Collected data entries:
=====
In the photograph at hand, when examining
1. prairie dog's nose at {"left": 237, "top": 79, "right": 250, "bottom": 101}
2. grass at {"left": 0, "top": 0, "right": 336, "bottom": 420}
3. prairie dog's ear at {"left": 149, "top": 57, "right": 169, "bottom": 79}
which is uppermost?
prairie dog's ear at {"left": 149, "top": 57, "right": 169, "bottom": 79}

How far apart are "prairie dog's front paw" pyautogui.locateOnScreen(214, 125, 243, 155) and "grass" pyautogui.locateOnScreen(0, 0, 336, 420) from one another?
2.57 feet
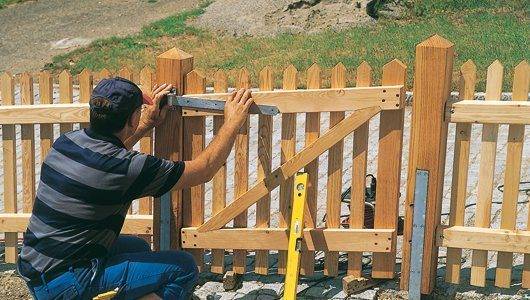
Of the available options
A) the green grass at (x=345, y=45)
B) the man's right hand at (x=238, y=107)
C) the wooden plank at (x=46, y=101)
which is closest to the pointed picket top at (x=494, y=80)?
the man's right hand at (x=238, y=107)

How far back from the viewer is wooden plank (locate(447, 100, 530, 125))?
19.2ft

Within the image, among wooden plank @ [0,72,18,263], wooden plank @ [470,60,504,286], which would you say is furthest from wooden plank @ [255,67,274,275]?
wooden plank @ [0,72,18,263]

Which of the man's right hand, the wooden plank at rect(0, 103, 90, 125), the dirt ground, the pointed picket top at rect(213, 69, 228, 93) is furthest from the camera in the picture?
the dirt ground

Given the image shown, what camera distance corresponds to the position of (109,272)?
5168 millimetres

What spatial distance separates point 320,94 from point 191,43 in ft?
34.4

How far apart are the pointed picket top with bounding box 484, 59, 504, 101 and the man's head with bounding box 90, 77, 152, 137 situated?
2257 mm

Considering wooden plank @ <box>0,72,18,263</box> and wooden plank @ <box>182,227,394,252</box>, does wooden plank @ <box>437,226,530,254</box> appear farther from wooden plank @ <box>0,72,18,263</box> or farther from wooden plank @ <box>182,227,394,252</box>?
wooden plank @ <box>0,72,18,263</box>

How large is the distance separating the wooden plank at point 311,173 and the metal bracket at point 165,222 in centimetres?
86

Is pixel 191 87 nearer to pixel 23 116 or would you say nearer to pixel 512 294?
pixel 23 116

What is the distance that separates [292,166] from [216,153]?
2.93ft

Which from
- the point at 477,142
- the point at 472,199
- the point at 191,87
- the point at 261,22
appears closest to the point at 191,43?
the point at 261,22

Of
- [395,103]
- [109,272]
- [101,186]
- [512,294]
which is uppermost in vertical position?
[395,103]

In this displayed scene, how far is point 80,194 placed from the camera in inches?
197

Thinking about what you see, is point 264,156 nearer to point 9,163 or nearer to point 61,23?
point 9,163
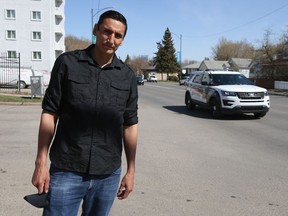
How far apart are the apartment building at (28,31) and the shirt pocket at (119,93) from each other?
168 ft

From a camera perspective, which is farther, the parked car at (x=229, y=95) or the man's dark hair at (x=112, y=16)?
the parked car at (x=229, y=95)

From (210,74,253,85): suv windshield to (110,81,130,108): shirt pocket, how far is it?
=====
Reproduce the data verbatim, beginning at the line that contains "How large is" and continuing through the end of the data. Omit the pictures from your answer.

RESPONSE FOR THIS EXERCISE:
How large is the distance separating the wooden plank at point 311,173 and the metal bracket at point 165,222 in centimetres?
86

Is pixel 191 87 nearer to pixel 23 116 or would you say nearer to pixel 512 294?
pixel 23 116

What is the distance that separates [292,166] from [216,153]?
2.93ft

Which from
- the point at 477,142
- the point at 472,199
- the point at 191,87
- the point at 261,22
appears closest to the point at 191,43?
the point at 261,22

Of
- [395,103]
- [109,272]
- [101,186]
- [512,294]
which is uppermost in vertical position?
[395,103]

In this displayed scene, how far is point 80,194 placed from the camera in inches?
197

Thinking about what you see, is point 264,156 nearer to point 9,163 or nearer to point 61,23?
point 9,163
How far apart are the apartment building at (28,31) and the shirt pocket at (119,93) from each other?
168 ft

From a camera perspective, which is farther, the parked car at (x=229, y=95) or the man's dark hair at (x=112, y=16)?
the parked car at (x=229, y=95)

From (210,74,253,85): suv windshield to (110,81,130,108): shirt pocket, how far is it?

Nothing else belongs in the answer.